The authors also discuss the ecological implications of these patterns of trade, arguing that unsustainably high consumption in the North is mostly supported by net appropriation of resources from the South, meaning that negative environmental impacts often take place in the South for the benefit of the North.

The paper also converts the net flows of resources to monetary terms using multiple methods. When resources are priced according to global North prices (as opposed to global average), the estimated drain in 2015 was $10.8 trillion - enough to end extreme poverty 70 times over. This financial representation of the scale of the drain is not reflected in the actual exchange of money between North and South. On the contrary, the authors note that the actual monetary trade deficit between North and South (i.e. the difference in money received by the South and by the North through trade between the two regions) is very small (about 1% of global trade) and that its direction fluctuates. Hence, they conclude, the large net transfer of resources from the South to the North is essentially free to the North.

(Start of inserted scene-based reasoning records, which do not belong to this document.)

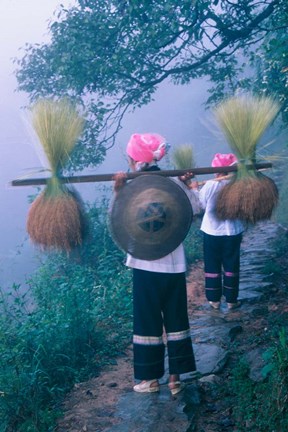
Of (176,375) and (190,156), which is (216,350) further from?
(190,156)

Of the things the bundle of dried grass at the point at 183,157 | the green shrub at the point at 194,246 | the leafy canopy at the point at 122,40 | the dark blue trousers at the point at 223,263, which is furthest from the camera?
the green shrub at the point at 194,246

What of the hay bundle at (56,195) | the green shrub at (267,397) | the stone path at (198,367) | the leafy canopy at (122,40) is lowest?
the stone path at (198,367)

The authors discuss several forms of power that maintain the system of unequal exchange, including:

  • Northern firms can use their monopolist (being the only seller) and monopsonist (being the only buyer) power to keep Southern suppliers’ prices low while keeping final prices high.
  • Patents, 97% of which are held by corporations in high-income countries, support monopoly power.
  • High-income countries exert more power over economic policy decisions through their majority of votes in the World Bank and International Monetary Fund; in the World Trade Organization, the level of bargaining power is set by market size.
  • Subsidised agricultural exports from the North undercut subsistence economies in the South.
  • Wage convergence between the South and North is prevented by the difficulty of migrating across militarised borders.
  • The IMF has imposed structural adjustment programmes that limit the public sector as well as labour and environmental regulations.
  • Various trade agreements have prevented the South from protecting its young industries, making it hard for the South to develop industrial capacity that is not controlled by global actors.

 

Abstract

Unequal exchange theory posits that economic growth in the “advanced economies” of the global North relies on a large net appropriation of resources and labour from the global South, extracted through price differentials in international trade. Past attempts to estimate the scale and value of this drain have faced a number of conceptual and empirical limitations, and have been unable to capture the upstream resources and labour embodied in traded goods. Here we use environmental input-output data and footprint analysis to quantify the physical scale of net appropriation from the South in terms of embodied resources and labour over the period 1990 to 2015. We then represent the value of appropriated resources in terms of prevailing market prices. Our results show that in 2015 the North net appropriated from the South 12 billion tons of embodied raw material equivalents, 822 million hectares of embodied land, 21 exajoules of embodied energy, and 188 million person-years of embodied labour, worth $10.8 trillion in Northern prices – enough to end extreme poverty 70 times over. Over the whole period, drain from the South totalled $242 trillion (constant 2010 USD). This drain represents a significant windfall for the global North, equivalent to a quarter of Northern GDP. For comparison, we also report drain in global average prices. Using this method, we find that the South’s losses due to unequal exchange outstrip their total aid receipts over the period by a factor of 30. Our analysis confirms that unequal exchange is a significant driver of global inequality, uneven development, and ecological breakdown.

 

Reference

Hickel, J., Dorninger, C., Wieland, H. and Suwandi, I., 2022. Imperialist appropriation in the world economy: Drain from the global South through unequal exchange, 1990–2015. Global Environmental Change, 73, p.102467.